The initial project analyzed a relatively short section of the Dosewallips, but any distance can be covered. Lorang has since created a 3-D model for 26 miles of the Flathead River north of the point where it discharges into Flathead Lake – and he could similarly map the entire Mississippi if needed.

"Not every piece of data is good," Lorang admits. "There can be problems with both the ADP and GPS signals, or the boat spinning too fast or rocking too much. We spent a good year looking at quality control, so we can flag data that's suspect."

On the other hand, he notes, "We've gone through Class IV rapids with it and gotten beautiful data. Now for 26 miles I can slice and look at the threedimensional flow of the river meter by meter."

The pictures are bright – think of the often-colorful images associated with Doppler radar weather reports on television. Only in this case, the various colors don't show precipitation or thunderstorms; they reveal where rivers run fast, where they run slow and all speeds in between.

From dark blue (slow) to bright red (fast), a rainbow that includes light blue, dark green, light green, yellows and oranges indicates a river's velocity at any given point and at any given depth.

And he can do it anywhere in the world someone needs such a picture of all or part of a river.

With his single ADP, Lorang says he could sample the Clark Fork River as it runs through Missoula in a day.
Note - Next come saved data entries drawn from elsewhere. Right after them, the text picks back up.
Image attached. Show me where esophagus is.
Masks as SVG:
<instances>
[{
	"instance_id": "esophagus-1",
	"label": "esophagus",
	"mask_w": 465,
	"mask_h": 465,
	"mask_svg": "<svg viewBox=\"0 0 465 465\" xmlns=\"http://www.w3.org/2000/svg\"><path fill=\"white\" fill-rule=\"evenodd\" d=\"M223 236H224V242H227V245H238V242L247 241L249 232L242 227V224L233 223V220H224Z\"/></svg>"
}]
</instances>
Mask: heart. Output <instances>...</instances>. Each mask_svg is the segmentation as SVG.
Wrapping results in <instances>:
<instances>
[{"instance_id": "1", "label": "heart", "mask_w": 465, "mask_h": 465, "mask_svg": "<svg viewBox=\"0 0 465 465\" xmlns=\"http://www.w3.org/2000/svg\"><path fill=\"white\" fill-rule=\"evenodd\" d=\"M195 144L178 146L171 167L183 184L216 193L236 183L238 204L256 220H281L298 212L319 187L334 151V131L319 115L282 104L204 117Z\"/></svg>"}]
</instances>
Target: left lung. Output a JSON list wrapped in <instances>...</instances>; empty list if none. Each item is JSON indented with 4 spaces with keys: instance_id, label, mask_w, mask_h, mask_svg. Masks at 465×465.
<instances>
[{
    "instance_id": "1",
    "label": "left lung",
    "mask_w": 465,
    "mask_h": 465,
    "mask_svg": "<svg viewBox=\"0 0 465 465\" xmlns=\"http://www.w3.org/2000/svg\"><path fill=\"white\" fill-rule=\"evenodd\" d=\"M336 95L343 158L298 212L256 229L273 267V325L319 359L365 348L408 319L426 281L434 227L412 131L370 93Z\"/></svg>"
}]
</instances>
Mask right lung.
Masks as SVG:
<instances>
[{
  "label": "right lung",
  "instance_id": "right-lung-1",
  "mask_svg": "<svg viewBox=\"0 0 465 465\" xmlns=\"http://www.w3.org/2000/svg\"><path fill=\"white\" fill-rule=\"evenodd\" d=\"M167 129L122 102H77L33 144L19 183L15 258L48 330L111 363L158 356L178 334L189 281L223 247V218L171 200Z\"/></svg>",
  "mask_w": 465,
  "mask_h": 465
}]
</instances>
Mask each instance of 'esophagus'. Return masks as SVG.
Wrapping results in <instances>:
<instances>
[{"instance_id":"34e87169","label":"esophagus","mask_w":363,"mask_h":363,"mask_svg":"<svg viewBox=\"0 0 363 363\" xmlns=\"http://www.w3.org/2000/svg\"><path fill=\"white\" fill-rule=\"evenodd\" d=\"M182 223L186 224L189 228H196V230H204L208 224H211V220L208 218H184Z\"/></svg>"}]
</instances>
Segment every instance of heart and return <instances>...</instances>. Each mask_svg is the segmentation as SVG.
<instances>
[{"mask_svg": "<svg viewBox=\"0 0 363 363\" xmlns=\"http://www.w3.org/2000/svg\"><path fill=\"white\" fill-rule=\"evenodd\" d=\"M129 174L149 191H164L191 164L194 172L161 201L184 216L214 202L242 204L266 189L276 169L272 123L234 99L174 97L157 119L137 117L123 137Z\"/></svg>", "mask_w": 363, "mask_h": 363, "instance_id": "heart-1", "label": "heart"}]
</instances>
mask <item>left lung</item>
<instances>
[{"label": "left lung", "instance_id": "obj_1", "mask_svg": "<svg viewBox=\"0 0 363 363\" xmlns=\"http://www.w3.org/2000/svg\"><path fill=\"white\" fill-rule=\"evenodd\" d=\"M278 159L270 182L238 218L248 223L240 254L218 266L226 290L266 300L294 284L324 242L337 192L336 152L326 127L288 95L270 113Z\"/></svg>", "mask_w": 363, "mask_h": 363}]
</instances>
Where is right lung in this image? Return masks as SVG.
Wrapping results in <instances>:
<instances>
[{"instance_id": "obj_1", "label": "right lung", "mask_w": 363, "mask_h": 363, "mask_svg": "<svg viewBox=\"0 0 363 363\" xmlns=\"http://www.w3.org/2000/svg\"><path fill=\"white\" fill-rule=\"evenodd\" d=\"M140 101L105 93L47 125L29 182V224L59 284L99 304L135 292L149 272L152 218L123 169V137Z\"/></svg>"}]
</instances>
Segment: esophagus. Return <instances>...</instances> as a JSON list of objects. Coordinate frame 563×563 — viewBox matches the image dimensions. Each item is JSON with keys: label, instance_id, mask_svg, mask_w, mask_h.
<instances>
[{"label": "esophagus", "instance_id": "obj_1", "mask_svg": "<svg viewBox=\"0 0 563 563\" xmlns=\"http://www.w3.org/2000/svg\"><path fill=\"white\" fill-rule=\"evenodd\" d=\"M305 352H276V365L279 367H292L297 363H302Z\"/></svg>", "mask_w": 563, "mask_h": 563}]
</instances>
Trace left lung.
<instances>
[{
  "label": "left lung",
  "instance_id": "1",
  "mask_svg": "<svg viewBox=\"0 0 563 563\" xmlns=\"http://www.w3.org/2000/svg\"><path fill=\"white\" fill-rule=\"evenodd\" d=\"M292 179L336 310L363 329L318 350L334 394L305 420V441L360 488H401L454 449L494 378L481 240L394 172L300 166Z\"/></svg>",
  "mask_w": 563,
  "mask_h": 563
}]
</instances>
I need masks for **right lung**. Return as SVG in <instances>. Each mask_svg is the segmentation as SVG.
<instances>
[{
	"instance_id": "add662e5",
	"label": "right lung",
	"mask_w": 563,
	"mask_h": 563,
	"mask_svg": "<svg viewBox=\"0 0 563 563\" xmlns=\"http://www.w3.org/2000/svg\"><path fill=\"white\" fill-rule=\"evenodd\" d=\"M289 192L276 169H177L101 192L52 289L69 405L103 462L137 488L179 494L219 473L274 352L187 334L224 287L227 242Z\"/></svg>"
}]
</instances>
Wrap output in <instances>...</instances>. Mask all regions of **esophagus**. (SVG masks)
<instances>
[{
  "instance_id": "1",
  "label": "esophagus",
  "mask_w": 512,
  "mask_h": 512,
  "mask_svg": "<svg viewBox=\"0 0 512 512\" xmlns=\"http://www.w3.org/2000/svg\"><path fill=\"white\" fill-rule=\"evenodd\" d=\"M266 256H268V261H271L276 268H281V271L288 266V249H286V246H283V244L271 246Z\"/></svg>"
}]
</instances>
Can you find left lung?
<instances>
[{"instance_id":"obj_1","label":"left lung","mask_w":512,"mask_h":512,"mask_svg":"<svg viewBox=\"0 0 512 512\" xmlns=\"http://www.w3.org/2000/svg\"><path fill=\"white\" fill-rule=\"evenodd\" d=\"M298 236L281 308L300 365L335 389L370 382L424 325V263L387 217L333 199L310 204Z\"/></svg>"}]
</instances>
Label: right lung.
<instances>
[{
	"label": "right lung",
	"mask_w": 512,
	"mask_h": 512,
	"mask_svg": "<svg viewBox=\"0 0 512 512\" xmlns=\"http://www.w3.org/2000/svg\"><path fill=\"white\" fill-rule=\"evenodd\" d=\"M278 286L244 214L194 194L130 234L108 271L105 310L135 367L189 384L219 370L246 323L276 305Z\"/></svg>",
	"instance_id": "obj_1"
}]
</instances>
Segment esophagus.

He could couple that with satellite imagery to create a complete 2-D map of the depth and flow patterns.

"In three to five days, I could get a complete 3-D picture of the Clark Fork, from Hellgate Canyon to the Bitterroot," he says. "That's impossible to do with conventional hydraulic modeling."

So here was Lorang, having developed an unconventional use for Acoustic Doppler Velocity Profilers for his own purposes, but imagining countless other projects where the new technology could be invaluable.

"But I'm a researcher," he says. "I don't know how to go from this to finding investors and setting up a company." And that's where Fanguy's UM department comes in.

"We encourage faculty to think about commercial applications to their research," Fanguy says. In Lorang's case, he saw "the potential to create jobs through groundbreaking technology."

After some initial discussions, Fanguy had Lorang explain the River Analyzer concept to UM's Commercialization Advisory Board. The seven-person group is made up of one faculty member, Associate Professor Michael Braun of the University's School of Business Administration, and professionals from the private sector – a business attorney, an entrepreneur and people involved in private equity and venture capital firms.

Then several student-led teams from UM's business school became involved in the process, conducting market research and exploring potential business models under the direction of faculty members Klaus Uhlenbruck and Jakki Mohr.

That all led to a dramatic shift in the business plan for River Analyzer. Originally conceived as a company that would sell the software that does the work, it's now seen as a company that would do the work, period – contracting its services out to gather, process and sell the data.

"It's shifted from a software sales model to a service-based model,"Fanguy says. "We're actively working with Mark and his team to put together a commercialization package that will allow him to take it to market."

It took an entire UM team to get to the point of being ready to launch, Lorang says, including researchers, students, business school faculty, an advisory board and the technology transfer office.

Fanguy says there's still a long way to go, but River Analyzer illustrates how research-derived technology has the potential to not only launch new businesses, but also provide learning experiences for students.

"Who knows?" Fanguy says. "It's possible that one of our business school students ends up working for a River Analyzer company."

And it all started when someone wondered what would happen if some riprap was removed.

— By Vince Devlin



Article from Research View Spring 2011.